Available records:
..............................

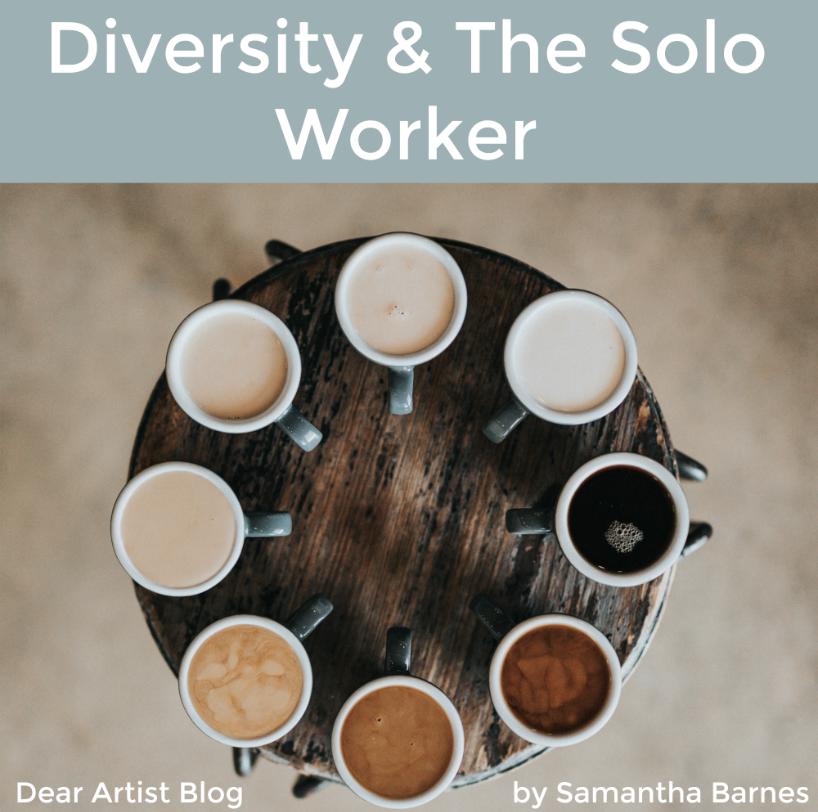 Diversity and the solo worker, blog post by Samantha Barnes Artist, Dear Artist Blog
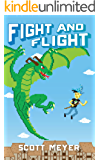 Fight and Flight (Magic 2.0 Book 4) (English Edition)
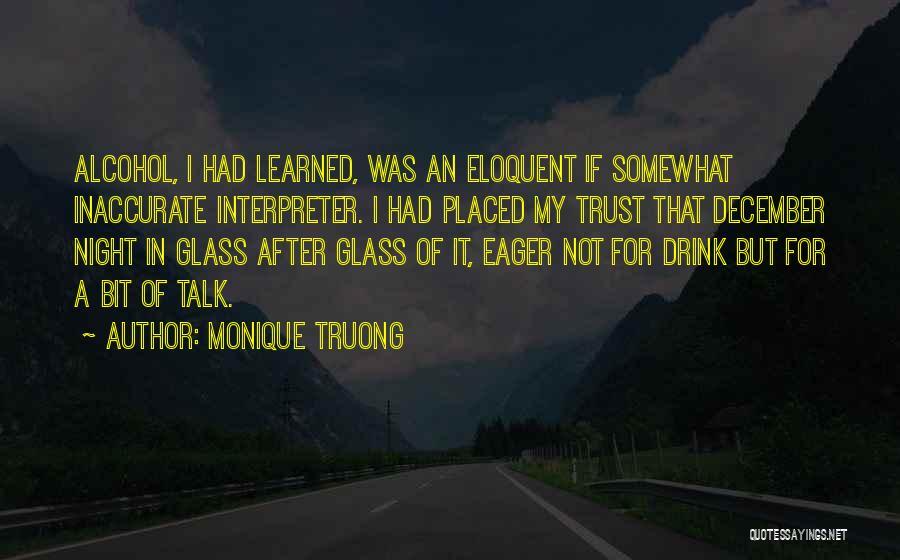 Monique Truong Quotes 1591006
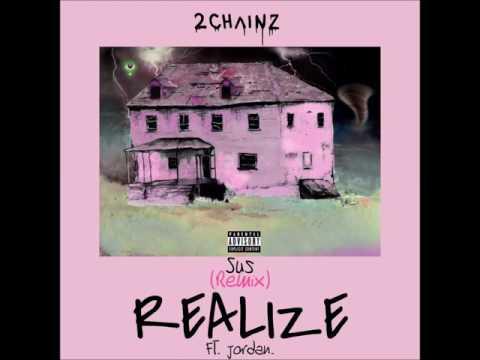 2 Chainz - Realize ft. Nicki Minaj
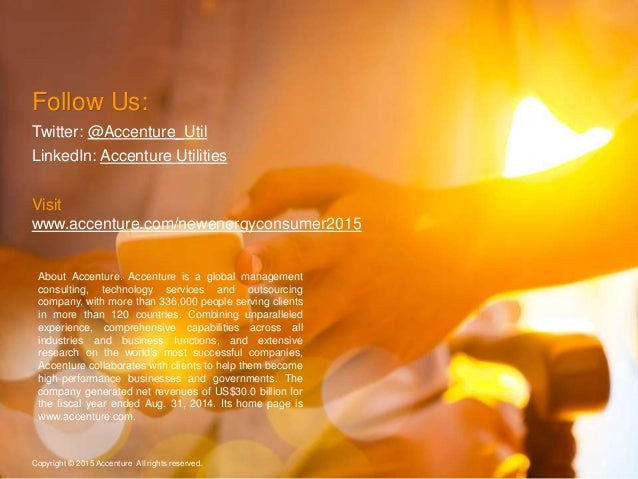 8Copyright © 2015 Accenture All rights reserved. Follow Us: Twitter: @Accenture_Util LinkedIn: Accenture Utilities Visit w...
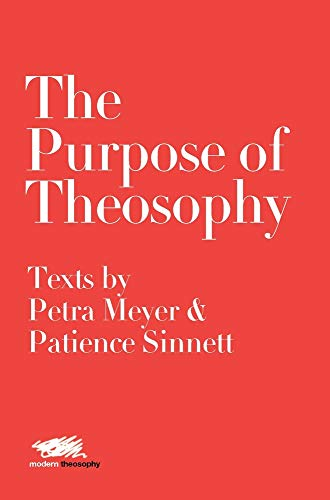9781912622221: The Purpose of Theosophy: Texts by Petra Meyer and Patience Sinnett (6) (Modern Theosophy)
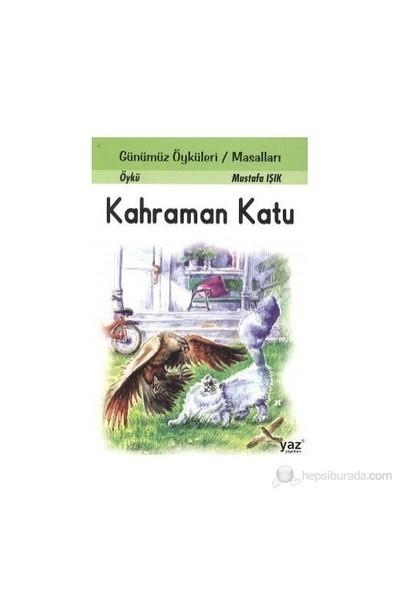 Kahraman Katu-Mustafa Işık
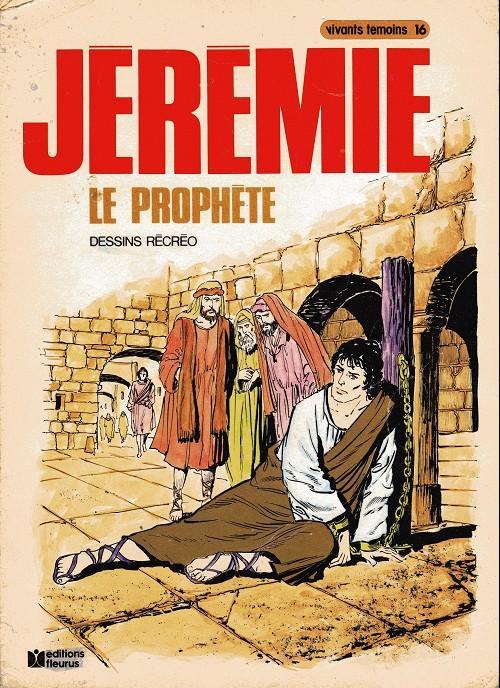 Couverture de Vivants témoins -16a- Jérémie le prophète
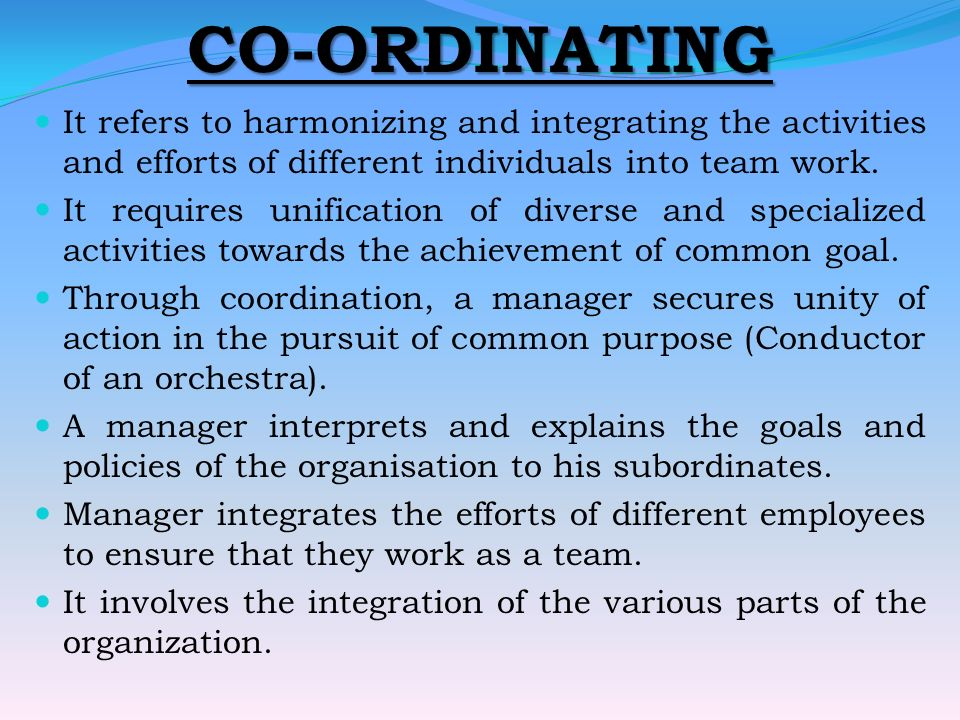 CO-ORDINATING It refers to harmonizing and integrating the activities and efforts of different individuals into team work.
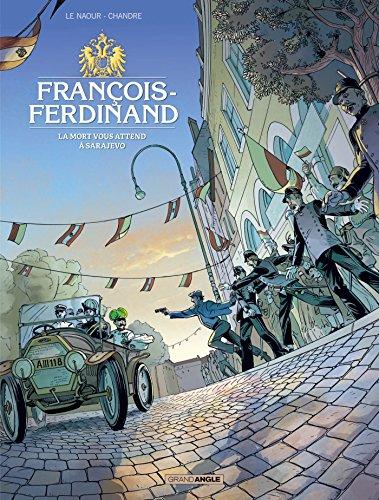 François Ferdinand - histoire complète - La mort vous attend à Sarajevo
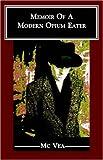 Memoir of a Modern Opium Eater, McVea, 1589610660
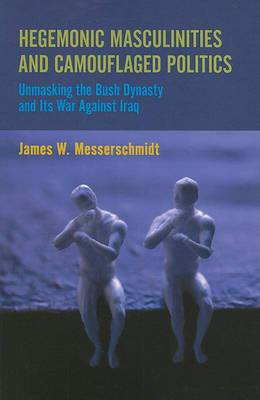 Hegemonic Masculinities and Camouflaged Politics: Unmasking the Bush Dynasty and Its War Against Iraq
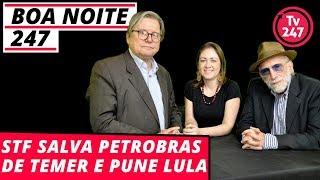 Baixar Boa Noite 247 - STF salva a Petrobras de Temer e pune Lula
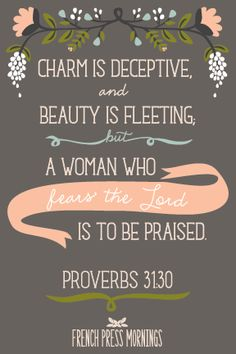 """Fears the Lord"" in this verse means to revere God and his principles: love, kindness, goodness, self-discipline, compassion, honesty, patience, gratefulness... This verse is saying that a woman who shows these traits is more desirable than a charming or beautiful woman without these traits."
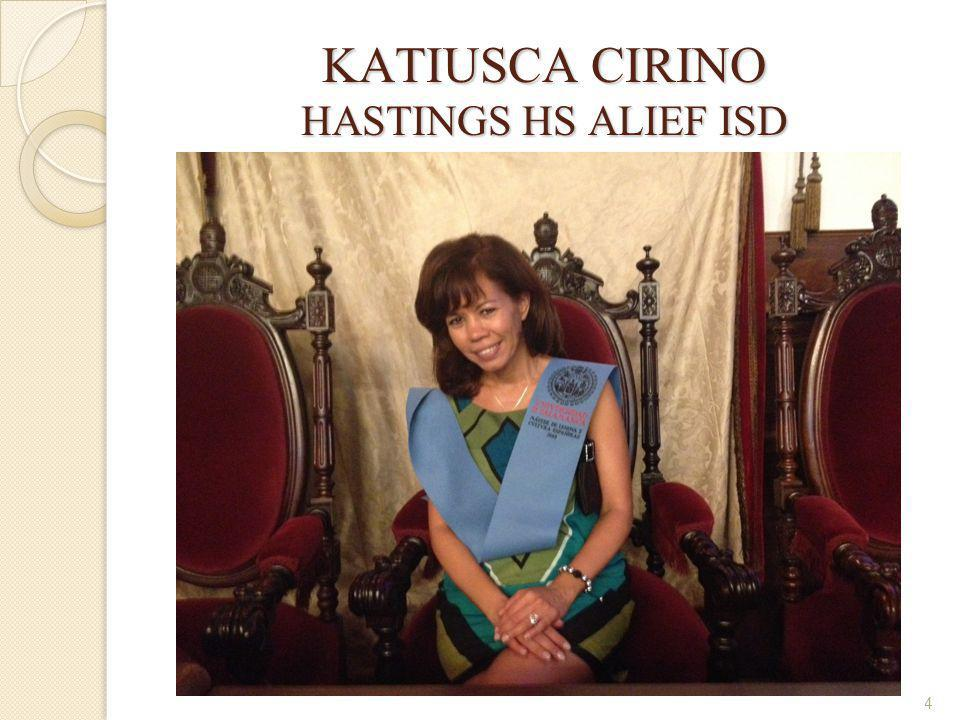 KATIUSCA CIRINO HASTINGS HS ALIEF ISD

..............................

Every word of the data should be reproduced exactly; please omit any pictures.

 Diversity and the solo worker, blog post by Samantha Barnes Artist, Dear Artist Blog
 Fight and Flight (Magic 2.0 Book 4) (English Edition)
 Monique Truong Quotes 1591006
 2 Chainz - Realize ft. Nicki Minaj
 8Copyright © 2015 Accenture All rights reserved. Follow Us: Twitter: @Accenture_Util LinkedIn: Accenture Utilities Visit w...
9781912622221: The Purpose of Theosophy: Texts by Petra Meyer and Patience Sinnett (6) (Modern Theosophy)
 Kahraman Katu-Mustafa Işık
 Couverture de Vivants témoins -16a- Jérémie le prophète
 CO-ORDINATING It refers to harmonizing and integrating the activities and efforts of different individuals into team work.
 François Ferdinand - histoire complète - La mort vous attend à Sarajevo
 Memoir of a Modern Opium Eater, McVea, 1589610660
 Hegemonic Masculinities and Camouflaged Politics: Unmasking the Bush Dynasty and Its War Against Iraq
 Baixar Boa Noite 247 - STF salva a Petrobras de Temer e pune Lula
 """Fears the Lord"" in this verse means to revere God and his principles: love, kindness, goodness, self-discipline, compassion, honesty, patience, gratefulness... This verse is saying that a woman who shows these traits is more desirable than a charming or beautiful woman without these traits."
 KATIUSCA CIRINO HASTINGS HS ALIEF ISD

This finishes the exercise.